▶ _Teks yang ditampilkan_:
- - - - - - -
1. Buka konten
  2. Buka menu utama
  3. Buka situs DW lainnya

Sinyal Politik Indonesia, Rusia, Korut Datangi Parade Cina

Muhammad Hanafi Sumber: AP
4 September 2025

Sejumlah pimpinan negara menghadiri parade militer di Beijing, Cina, termasuk Prabowo Subianto. Pengamat menyebut ada tren pergeseran geopolitik regional.

Foto bersama para kepala negara sebelum parade militer di Cina: Bbaris depan dari kiri ke kanan: Presiden Uzbekistan Shavkat Mirziyoyev, Presiden Tajikistan Emomali Rahmon, Presiden Indonesia Prabowo Subianto, Presiden Rusia Vladimir Putin, Presiden Cina Xi Jinping, Ibu Negara Peng Liyuan, Pemimpin Korea Utara Kim Jong Un, dan Presiden Belarus Alexander Lukashenko (03/09)
Foto bersama para kepala negara sebelum parade militer di Cina. Keterangan baris depan dari kiri ke kanan: Presiden Uzbekistan Shavkat Mirziyoyev, Presiden Tajikistan Emomali Rahmon, Presiden Indonesia Prabowo Subianto, Presiden Rusia Vladimir Putin, Presiden Cina Xi Jinping, Ibu Negara Peng Liyuan, Pemimpin Korea Utara Kim Jong Un, dan Presiden Belarus Alexander Lukashenko (03/09)Foto: Sergei Bobylev/TASS/picture alliance

Presiden Prabowo Subianto, beserta pimpinan negara dan perwakilan asing lainnya menghadiri parade militer skala besar di Beijing, Cina. Acara perayaan yang memperingati 80 tahun kekalahan Jepang di akhir Perang Dunia II (PD II) ini cenderung dihindari oleh para pemimpin Barat.

Prabowo bertolak ke Beijing pada Selasa (02/09), di tengah dinamika situasi politik Indonesia setelah unjuk rasa berhari-hari yang menyebabkan ribuan orang ditangkap dan 10 orang tewas. Setibanya di Tianamen, Prabowo disambut oleh Presiden Cina Xi Jinping. 

Beberapa media nasional di Indonesia menyebut bahwa Prabowo hanya hadir selama 8 jam dalam parade tersebut. Berdasarkan keterangan pers Biro Pers, Media dan Informasi Sekretariat Presiden, Prabowo mendarat di tanah air pada Rabu (03/09) malam.

Pertemuan singkat dengan Xi Jinping dan Putin

Dalam kunjungan yang terbilang singkat tersebut, Prabowo sempat melakukan pertemuan bilateral dengan Xi Jinping di Great Hall of the People pada Rabu (03/09). Dalam pertemuan itu, Prabowo kembali menegaskan komitmen Indonesia untuk memperdalam kemitraan strategis dengan Cina.

Prabowo membahas proyek Giant Sew Wall yang direncanakan akan membentang di sepanjang pesisir utara Pulau Jawa dengan pemerintahan Xi Jinping.
- - - - - - -
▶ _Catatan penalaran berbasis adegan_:

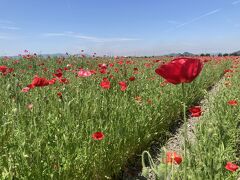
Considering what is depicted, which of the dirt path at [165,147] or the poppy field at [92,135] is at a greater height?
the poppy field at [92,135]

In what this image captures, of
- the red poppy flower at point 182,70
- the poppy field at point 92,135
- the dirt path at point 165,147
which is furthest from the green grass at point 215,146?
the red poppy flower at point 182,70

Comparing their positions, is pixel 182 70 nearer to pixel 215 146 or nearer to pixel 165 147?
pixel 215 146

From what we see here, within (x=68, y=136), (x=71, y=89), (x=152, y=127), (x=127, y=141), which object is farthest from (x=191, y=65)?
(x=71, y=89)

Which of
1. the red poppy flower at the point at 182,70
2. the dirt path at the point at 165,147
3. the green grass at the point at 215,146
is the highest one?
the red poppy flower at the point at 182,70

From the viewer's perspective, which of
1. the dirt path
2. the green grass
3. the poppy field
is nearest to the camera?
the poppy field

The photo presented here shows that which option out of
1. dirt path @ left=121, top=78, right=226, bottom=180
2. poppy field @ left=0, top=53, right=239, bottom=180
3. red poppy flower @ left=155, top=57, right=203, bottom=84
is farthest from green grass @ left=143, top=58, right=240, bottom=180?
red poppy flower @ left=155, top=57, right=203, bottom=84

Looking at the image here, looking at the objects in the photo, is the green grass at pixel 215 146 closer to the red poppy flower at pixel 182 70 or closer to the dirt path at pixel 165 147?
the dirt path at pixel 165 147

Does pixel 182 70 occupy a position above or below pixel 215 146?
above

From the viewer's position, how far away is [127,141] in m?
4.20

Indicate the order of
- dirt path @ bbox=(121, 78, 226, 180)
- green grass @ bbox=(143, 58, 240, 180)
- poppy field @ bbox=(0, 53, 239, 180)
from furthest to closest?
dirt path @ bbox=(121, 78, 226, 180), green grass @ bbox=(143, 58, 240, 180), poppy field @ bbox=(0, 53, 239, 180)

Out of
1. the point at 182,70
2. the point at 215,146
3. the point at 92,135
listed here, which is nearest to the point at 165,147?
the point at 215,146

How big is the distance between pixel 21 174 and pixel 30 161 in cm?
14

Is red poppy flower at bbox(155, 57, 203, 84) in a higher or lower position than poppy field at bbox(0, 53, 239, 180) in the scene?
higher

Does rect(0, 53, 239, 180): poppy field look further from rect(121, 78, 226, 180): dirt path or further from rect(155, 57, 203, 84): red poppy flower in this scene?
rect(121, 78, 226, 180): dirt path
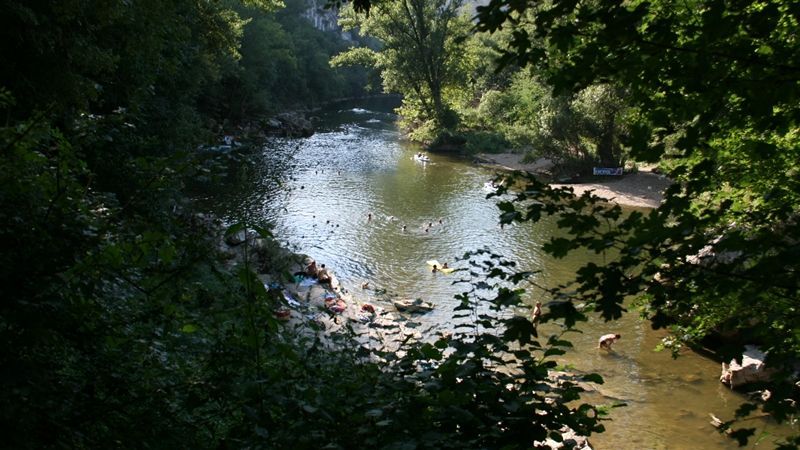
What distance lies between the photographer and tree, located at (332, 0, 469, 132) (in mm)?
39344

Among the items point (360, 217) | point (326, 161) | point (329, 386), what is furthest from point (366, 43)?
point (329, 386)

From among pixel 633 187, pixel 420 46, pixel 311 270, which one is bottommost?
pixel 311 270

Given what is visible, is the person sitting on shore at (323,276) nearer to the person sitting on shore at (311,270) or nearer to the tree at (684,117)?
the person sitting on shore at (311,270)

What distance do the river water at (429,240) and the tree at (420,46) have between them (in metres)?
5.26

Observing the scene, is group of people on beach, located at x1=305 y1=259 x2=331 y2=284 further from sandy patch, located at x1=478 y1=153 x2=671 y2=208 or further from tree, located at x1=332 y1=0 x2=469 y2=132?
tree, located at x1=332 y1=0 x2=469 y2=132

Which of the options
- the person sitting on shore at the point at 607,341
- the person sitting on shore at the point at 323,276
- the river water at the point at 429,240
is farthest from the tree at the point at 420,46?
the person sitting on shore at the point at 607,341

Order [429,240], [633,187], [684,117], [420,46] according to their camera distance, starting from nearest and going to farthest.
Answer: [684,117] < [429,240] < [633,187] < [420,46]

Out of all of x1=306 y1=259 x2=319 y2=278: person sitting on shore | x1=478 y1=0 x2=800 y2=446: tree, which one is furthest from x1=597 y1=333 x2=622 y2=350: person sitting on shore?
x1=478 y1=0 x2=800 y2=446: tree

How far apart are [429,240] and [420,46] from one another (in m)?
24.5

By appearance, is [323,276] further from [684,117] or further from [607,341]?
- - - - - - -
▶ _Tugas_:
Jawablah pertanyaan berikut berdasarkan artikel tentang parade militer di Beijing.
(a) Apa yang diperingati oleh acara parade tersebut?
(b) Pada hari dan tanggal berapa Prabowo bertolak ke Beijing?
(c) Di mana Prabowo melakukan pertemuan bilateral dengan Xi Jinping?

▶ _Jawaban_:
(a) Parade itu memperingati 80 tahun kekalahan Jepang di akhir Perang Dunia II.
(b) Selasa (02/09).
(c) Di Great Hall of the People.